Phase II: This is a subacute phase that can last around 30 days during which fever, arthritis and arthralgia, thrombocytosis, desquamation, and carditis generally resolve. This is the phase with the highest risk of sudden death. The desquamation occurs in this phase with significant peeling of the hands and feet starting at the tips of the digits. In addition most of the dangerous cardiac abnormalities occur such as dysrhythmias, heart failure and left ventricular dysfunction.

Phase III: This is the convalescent period and generally starts 8-10 weeks after the beginning of the illness; it basically starts when all symptoms resolve and lasts until all tests have returned to normal.

The diagnosis of KD depends on several criteria. First there must be an elevated temperature of greater than 102.50 F for at least 5 days; then 4 out of 5 of the following:

  • Bilateral conjunctival injection (redness of the eyes).
  • At least one swollen lymph node in the anterior cervical lymph nodes (the front of the neck).
  • A widespread scarlet fever like erythroderma (redness of the skin), with areas of sharply marginated rash, deeply erythematous maculopapular rash and iris lesions.
  • At least one of the following: erythema of the palms and soles, edema of the hands and feet, generalized desquamation around the tips of the fingers and toes.
  • At least one of the following changes found in and around the mouth: injected/fissured lips, injected pharynx (back of the mouth) and "strawberry” tongue (a bright red appearance of the tongue).

The majority of people with KD recover without long term complications. However about 20% of patients develop some form of vascular involvement such as: coronary artery aneurysms, myocarditis, heart attack (myocardial infarction), peripheral vascular occlusion, small bowel obstruction or stroke. Historically about 1% of patients die from complications of KD.

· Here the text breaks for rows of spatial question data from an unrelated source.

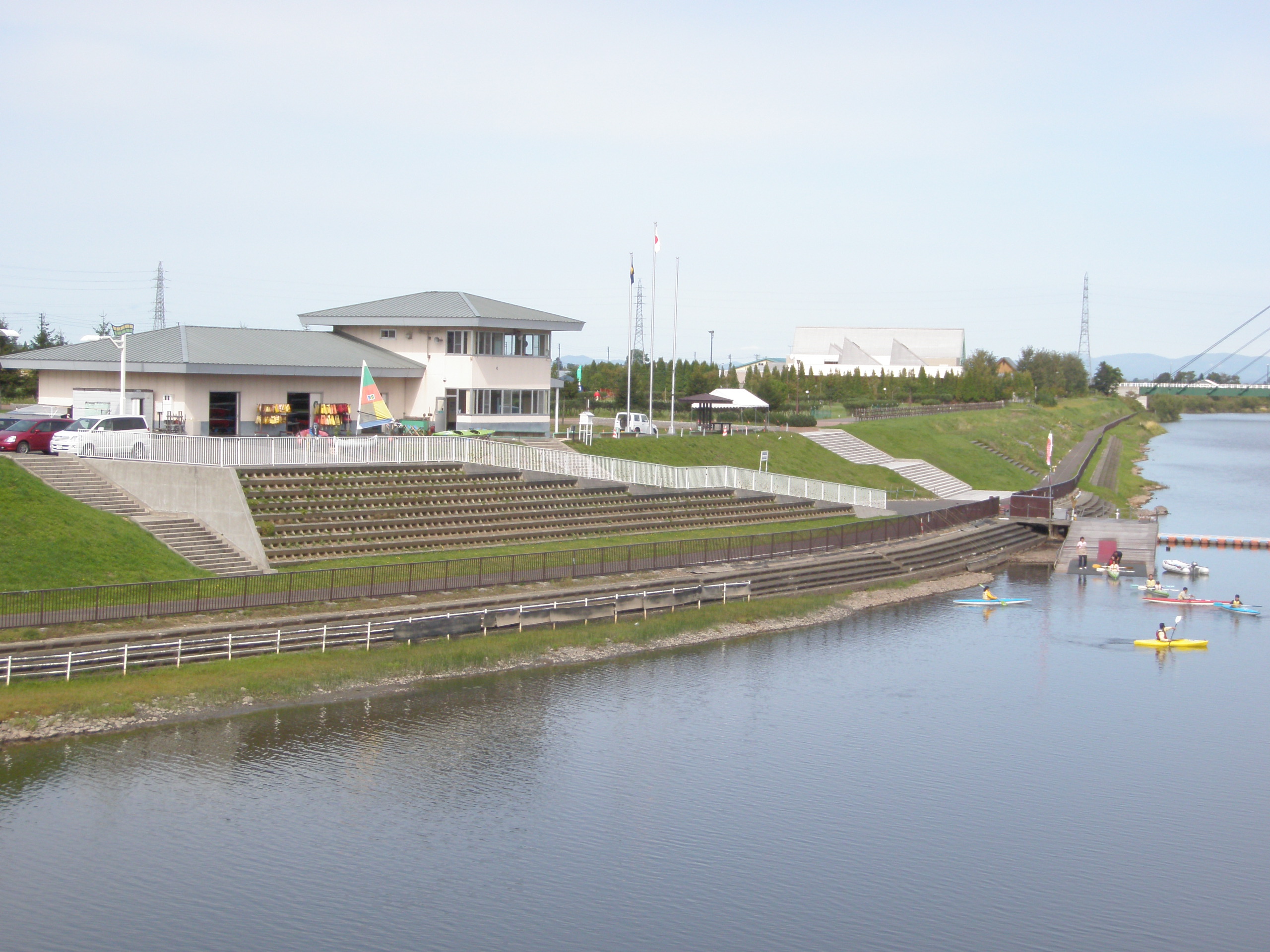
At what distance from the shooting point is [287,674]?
87.1 ft

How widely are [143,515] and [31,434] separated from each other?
7.33 metres

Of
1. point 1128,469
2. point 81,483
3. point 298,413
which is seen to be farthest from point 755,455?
point 1128,469

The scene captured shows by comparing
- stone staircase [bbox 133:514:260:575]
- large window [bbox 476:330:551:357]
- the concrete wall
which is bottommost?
stone staircase [bbox 133:514:260:575]

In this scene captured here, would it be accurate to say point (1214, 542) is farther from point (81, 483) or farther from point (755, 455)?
point (81, 483)

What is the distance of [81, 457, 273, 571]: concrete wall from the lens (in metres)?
34.6

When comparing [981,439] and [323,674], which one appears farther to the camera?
[981,439]

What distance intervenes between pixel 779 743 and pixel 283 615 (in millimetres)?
Result: 13011

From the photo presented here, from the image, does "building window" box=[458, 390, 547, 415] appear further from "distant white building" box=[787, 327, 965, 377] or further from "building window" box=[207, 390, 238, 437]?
"distant white building" box=[787, 327, 965, 377]

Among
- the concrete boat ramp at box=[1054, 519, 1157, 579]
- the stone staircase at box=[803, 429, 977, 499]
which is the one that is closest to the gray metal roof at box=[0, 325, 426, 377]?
the stone staircase at box=[803, 429, 977, 499]

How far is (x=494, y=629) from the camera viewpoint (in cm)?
3178

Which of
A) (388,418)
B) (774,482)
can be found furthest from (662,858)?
(774,482)

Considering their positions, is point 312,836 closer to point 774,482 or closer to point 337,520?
point 337,520

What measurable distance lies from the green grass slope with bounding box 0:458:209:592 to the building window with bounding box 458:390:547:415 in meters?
22.3

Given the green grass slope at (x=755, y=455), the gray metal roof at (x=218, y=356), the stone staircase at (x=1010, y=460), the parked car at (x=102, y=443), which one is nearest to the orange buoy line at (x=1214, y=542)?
the green grass slope at (x=755, y=455)
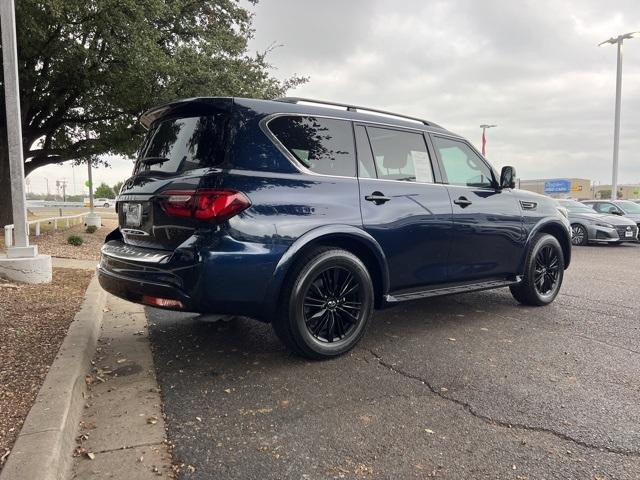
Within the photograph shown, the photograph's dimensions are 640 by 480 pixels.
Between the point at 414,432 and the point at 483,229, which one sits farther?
the point at 483,229

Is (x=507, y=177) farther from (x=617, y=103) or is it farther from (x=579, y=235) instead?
(x=617, y=103)

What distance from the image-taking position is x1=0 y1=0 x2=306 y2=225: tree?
10.5 meters

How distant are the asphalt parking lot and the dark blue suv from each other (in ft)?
1.49

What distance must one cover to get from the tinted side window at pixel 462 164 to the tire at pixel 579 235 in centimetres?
1150

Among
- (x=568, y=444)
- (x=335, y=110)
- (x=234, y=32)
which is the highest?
(x=234, y=32)

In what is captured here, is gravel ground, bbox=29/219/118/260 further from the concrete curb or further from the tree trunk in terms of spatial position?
the concrete curb

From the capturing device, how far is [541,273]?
18.6ft

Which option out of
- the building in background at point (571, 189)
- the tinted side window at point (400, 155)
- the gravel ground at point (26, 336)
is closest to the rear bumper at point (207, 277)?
the gravel ground at point (26, 336)

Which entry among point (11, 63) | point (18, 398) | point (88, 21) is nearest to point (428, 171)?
point (18, 398)

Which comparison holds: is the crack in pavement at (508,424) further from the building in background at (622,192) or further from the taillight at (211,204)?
the building in background at (622,192)

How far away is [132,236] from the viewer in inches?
146

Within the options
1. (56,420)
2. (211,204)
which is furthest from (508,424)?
(56,420)

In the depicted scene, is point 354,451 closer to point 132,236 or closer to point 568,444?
point 568,444

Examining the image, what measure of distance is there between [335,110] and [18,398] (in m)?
2.98
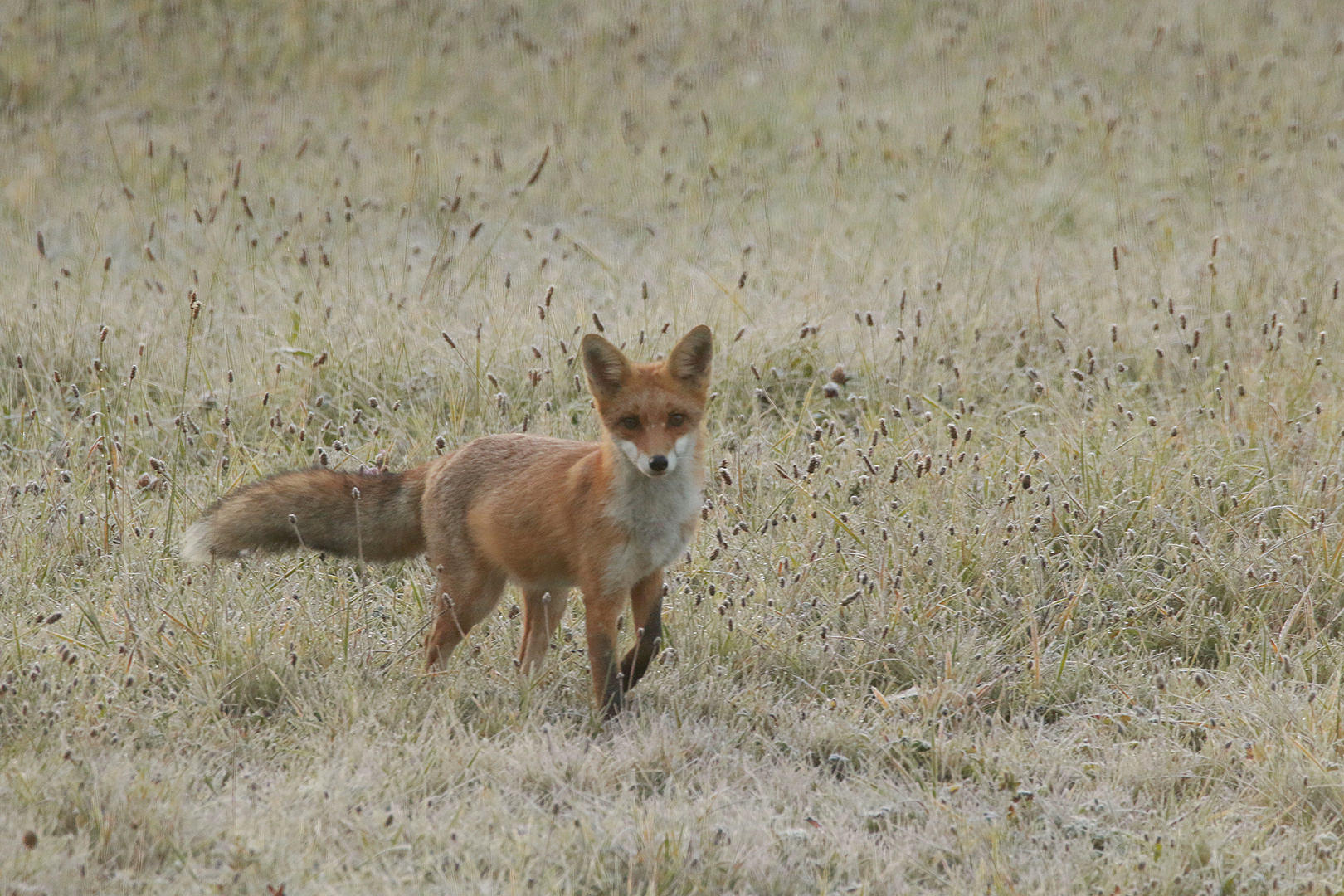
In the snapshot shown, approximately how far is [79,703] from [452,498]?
51.3 inches

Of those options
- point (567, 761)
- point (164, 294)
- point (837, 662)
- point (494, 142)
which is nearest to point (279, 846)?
point (567, 761)

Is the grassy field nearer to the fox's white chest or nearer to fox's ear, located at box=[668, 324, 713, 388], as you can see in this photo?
the fox's white chest

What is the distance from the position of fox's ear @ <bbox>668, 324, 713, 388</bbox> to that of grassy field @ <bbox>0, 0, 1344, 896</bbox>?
860mm

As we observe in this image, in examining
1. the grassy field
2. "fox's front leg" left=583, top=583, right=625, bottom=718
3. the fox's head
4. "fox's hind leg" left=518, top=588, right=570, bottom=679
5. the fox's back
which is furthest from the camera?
"fox's hind leg" left=518, top=588, right=570, bottom=679

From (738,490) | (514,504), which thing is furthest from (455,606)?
(738,490)

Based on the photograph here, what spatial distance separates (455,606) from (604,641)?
0.59 m

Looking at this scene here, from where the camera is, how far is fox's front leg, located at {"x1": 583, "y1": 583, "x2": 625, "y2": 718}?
4.27m

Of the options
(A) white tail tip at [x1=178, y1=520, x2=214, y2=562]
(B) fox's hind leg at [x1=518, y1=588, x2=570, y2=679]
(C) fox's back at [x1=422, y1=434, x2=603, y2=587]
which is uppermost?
(C) fox's back at [x1=422, y1=434, x2=603, y2=587]

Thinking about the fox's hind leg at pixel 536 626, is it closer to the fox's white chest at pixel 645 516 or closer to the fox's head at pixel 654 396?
the fox's white chest at pixel 645 516

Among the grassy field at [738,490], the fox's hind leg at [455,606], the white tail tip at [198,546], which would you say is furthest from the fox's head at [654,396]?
the white tail tip at [198,546]

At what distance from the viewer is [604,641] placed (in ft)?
14.1

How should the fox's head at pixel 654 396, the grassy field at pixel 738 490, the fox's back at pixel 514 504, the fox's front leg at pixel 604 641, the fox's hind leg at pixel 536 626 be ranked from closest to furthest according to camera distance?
the grassy field at pixel 738 490, the fox's head at pixel 654 396, the fox's front leg at pixel 604 641, the fox's back at pixel 514 504, the fox's hind leg at pixel 536 626

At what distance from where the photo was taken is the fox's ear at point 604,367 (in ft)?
14.0

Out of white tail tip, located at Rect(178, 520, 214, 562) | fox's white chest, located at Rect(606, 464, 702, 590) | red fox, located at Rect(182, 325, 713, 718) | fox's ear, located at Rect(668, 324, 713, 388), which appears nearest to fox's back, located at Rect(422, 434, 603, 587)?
red fox, located at Rect(182, 325, 713, 718)
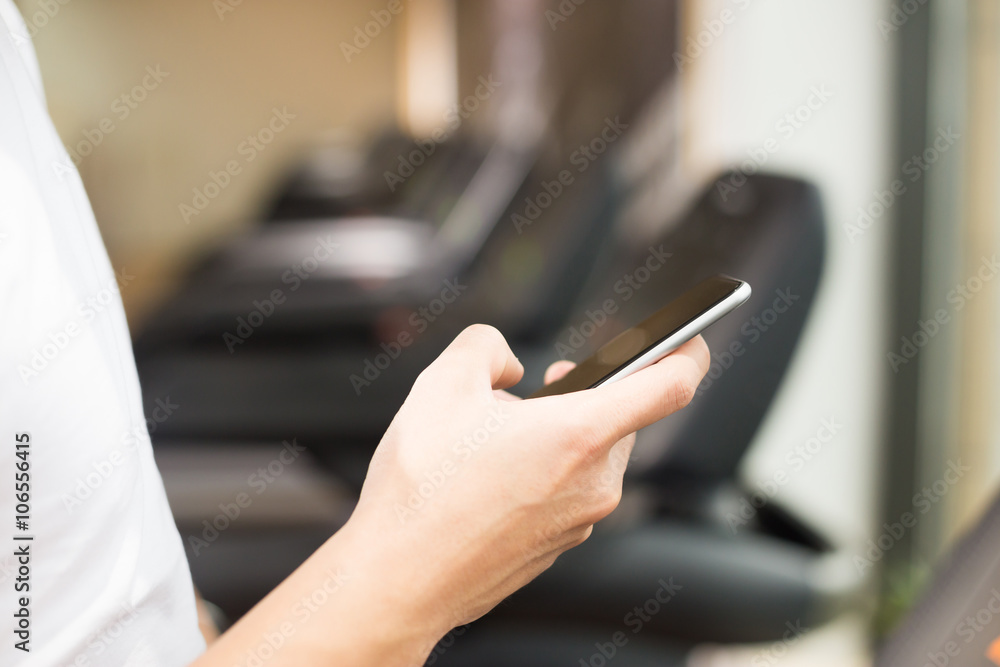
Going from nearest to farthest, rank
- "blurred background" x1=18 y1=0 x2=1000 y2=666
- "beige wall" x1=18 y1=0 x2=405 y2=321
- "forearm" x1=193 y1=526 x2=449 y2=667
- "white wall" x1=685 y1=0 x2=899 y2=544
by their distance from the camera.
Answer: "forearm" x1=193 y1=526 x2=449 y2=667 → "blurred background" x1=18 y1=0 x2=1000 y2=666 → "white wall" x1=685 y1=0 x2=899 y2=544 → "beige wall" x1=18 y1=0 x2=405 y2=321

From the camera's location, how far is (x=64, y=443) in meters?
0.36

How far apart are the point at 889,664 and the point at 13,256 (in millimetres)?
440

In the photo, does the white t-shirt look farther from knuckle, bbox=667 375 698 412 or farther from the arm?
knuckle, bbox=667 375 698 412

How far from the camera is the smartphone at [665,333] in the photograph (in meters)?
0.38

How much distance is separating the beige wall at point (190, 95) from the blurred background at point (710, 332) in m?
2.78

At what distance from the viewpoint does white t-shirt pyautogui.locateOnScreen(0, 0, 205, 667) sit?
1.14 ft

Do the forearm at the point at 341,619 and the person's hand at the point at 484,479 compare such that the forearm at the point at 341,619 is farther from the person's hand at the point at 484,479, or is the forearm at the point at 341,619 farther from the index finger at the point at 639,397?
the index finger at the point at 639,397

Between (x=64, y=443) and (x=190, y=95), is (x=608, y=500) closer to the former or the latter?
(x=64, y=443)

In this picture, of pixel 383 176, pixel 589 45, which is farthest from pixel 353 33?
pixel 589 45

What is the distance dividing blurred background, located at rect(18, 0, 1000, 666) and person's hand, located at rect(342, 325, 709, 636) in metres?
0.48

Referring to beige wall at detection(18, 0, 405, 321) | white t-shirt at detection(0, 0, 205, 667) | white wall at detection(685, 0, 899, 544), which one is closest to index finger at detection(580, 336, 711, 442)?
white t-shirt at detection(0, 0, 205, 667)

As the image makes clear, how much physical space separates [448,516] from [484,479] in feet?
0.07

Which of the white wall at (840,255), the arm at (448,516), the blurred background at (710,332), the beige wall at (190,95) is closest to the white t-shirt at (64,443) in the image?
the arm at (448,516)

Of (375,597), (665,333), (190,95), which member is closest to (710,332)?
(665,333)
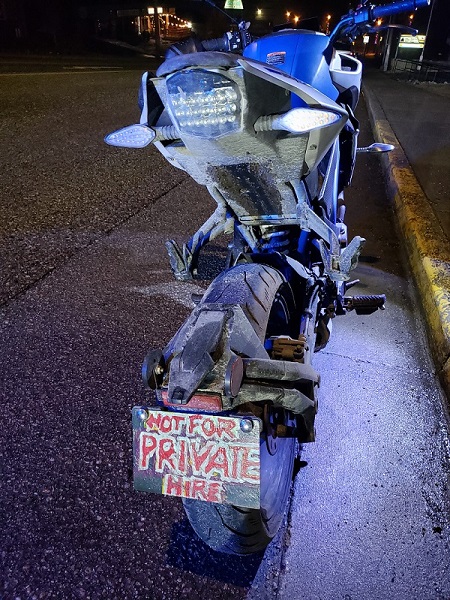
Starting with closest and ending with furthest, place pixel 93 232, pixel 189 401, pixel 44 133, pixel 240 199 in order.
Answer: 1. pixel 189 401
2. pixel 240 199
3. pixel 93 232
4. pixel 44 133

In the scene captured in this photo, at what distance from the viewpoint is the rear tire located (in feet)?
5.26

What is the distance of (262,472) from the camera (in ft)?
5.32

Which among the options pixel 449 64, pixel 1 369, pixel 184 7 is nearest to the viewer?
pixel 1 369

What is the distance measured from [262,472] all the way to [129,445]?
95cm

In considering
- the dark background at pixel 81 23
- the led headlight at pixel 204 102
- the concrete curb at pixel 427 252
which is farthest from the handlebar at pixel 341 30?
the dark background at pixel 81 23

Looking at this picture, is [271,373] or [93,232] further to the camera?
[93,232]

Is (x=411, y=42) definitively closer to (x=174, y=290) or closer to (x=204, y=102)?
(x=174, y=290)

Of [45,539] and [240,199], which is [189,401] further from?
[240,199]

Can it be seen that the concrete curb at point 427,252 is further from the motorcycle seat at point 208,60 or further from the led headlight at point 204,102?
the motorcycle seat at point 208,60

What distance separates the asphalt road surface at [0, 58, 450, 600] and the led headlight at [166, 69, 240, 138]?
1559 mm

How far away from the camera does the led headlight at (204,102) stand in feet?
5.70

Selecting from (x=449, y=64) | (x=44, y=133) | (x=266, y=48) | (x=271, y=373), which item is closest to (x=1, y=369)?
(x=271, y=373)

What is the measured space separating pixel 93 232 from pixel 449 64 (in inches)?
1104

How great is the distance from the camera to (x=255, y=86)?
180 cm
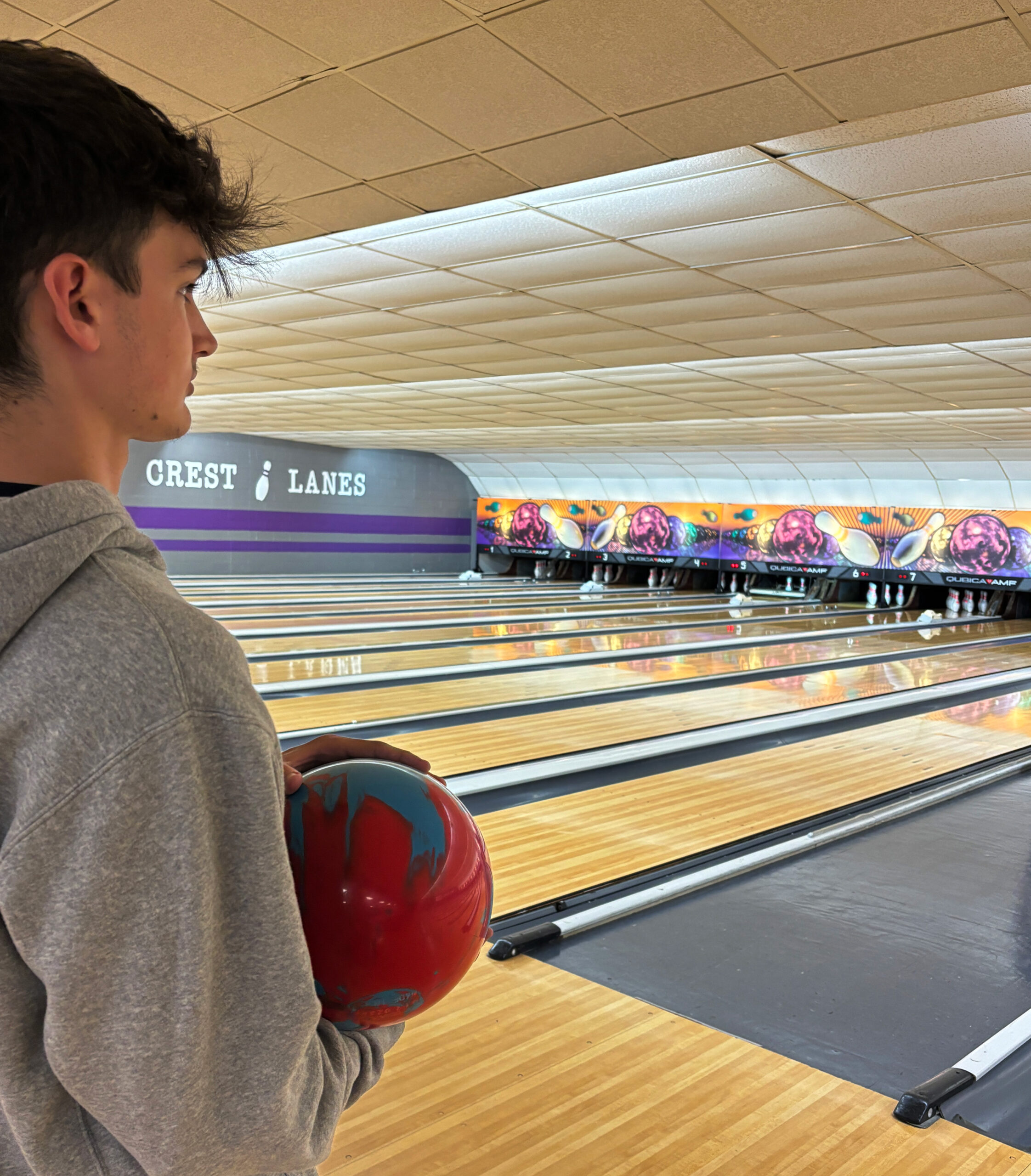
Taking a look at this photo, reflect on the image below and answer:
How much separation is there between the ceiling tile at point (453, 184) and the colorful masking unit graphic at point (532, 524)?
14213 millimetres

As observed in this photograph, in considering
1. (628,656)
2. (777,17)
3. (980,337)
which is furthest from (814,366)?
(777,17)

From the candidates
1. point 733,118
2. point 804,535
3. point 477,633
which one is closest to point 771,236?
point 733,118

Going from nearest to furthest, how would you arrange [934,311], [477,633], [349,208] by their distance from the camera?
[349,208], [934,311], [477,633]

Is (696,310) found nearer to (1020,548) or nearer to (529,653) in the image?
(529,653)

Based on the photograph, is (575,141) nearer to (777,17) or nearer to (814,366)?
(777,17)

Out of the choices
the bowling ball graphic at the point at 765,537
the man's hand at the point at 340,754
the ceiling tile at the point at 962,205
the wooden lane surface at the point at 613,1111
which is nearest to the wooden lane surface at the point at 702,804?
the wooden lane surface at the point at 613,1111

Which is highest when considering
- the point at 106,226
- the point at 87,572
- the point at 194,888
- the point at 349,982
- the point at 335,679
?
the point at 106,226

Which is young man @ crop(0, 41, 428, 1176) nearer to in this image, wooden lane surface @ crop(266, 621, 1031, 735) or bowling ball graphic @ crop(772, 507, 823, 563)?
wooden lane surface @ crop(266, 621, 1031, 735)

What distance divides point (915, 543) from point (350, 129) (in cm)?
1271

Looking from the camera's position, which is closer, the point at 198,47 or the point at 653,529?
the point at 198,47

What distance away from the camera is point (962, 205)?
11.8 ft

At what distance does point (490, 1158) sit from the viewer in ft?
6.66

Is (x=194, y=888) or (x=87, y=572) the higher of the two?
(x=87, y=572)

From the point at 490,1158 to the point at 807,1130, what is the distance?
0.69m
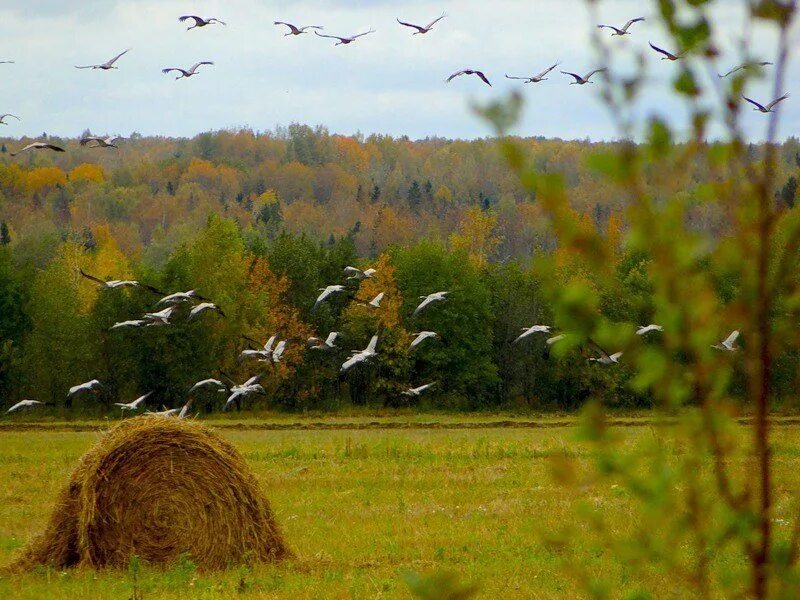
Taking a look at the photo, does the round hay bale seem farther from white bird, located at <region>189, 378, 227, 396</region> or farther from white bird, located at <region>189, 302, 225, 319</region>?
white bird, located at <region>189, 378, 227, 396</region>

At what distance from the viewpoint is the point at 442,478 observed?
77.8ft

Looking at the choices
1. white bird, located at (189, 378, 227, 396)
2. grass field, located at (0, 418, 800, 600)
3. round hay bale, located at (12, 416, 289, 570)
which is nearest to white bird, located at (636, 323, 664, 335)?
grass field, located at (0, 418, 800, 600)

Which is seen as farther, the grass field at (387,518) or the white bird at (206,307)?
the white bird at (206,307)

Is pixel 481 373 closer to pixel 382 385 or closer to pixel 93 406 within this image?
pixel 382 385

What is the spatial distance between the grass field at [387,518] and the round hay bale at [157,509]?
47 cm

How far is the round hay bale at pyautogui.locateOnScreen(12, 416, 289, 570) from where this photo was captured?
48.8ft

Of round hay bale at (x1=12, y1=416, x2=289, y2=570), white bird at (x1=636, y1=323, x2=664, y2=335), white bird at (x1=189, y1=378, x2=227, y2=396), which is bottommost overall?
white bird at (x1=189, y1=378, x2=227, y2=396)

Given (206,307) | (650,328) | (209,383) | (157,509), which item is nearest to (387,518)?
(157,509)

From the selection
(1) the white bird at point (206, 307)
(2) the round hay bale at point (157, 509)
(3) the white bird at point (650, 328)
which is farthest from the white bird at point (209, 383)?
(2) the round hay bale at point (157, 509)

Early diagnosis is critical so as to try and prevent cardiovascular complications. Patients should be hospitalized during the phase I period to monitor for complications. The primary treatment is aspirin 100mg/kg/day until the fever has passed, after which the dose is reduced to 5-10 mg/kg/day until all lab tests return to normal. High dose intravenous gamma globulin (IVIG) has been used to reduce the risk of coronary aneurysms and myocardial infarction.